We have $Z_t$ a random variable, and $S_t$ is a sigma algebra. The subscript is essentially time. I want to understand the relationship given below, given another random variable $V$, and a constant $A$. All random variables are on the same probability space.
$E[(A - V) \mathbb{1}_{\{Z_t > A\}}| S_t] = E[A - V | Z_t > A, S_t] P(Z_t > A | S_t)$
Here is my reasoning.
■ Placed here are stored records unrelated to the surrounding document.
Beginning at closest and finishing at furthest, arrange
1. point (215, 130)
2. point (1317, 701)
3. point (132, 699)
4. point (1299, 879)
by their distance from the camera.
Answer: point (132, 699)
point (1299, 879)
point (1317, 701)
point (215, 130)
For any $\mathcal{H} \subset S_t$ we have, $\int_\mathcal{H} (A-V) \mathbb{1}_{\{Z_t > A\}} | H] dP = \int_\mathcal{H} (A - V) \mathbb{1}_{\{Z_t > A\}} dP$
$=\int(A-V) \mathbb{1}_{\{Z_t > A, \mathcal{H}\}} dP$
I am not sure where to go from here. The result above is really used in the paper by Glosten and Milgrom 1985. "BID, ASK Transaction Prices in a specialist market with heterogeneous informed traders"
Thank you in advance for your responses.
Let $(\Omega,\mathcal{A},\mu)$ be a probability space and $X$ a random variable. Then fix some event $H \in \mathcal{A}$, we have that $$\nu(A)=\frac{\mu(A\cap H)}{\mu(H)} \ \ \ A \in \mathcal{A}$$ Is a probability measure. Indeed: $$\nu(\emptyset)=\frac{\mu(\emptyset\cap H)}{\mu(H)}=0 \ \ \ \ \ \ \ \ \ \ \nu(\Omega)=\frac{\mu(\Omega\cap H)}{\mu(H)}=1$$ and for pairwise disjoint $(A_n)_{n \in \mathbb{N}}\subset \mathcal{A}$ we also have $$\nu(\cup_{n \in \mathbb{N}}A_n)=\frac{\mu(\cup_{n \in \mathbb{N}}A_n\cap H)}{\mu(H)}=\frac{\mu(\cup_{n \in \mathbb{N}}(A_n\cap H))}{\mu(H)}=\sum_{n \in \mathbb{N}}\frac{\mu(A_n\cap H)}{\mu(H)}=\sum_{n \in \mathbb{N}}\nu(A_n)$$ This is the conditional probability on the event $H$. The conditional expectation is $$E[X|H]:=\int_\Omega X(\omega) \nu(d\omega)=\int_\Omega X(\omega) \frac{\mu(d\omega\cap H)}{\mu(H)}$$ Thus $$E[X|H]\mu(H)=\int_\Omega X(\omega) \mu(d\omega\cap H)=\int_HX(\omega) \mu(d\omega)=E[X\mathbb{I}_H]$$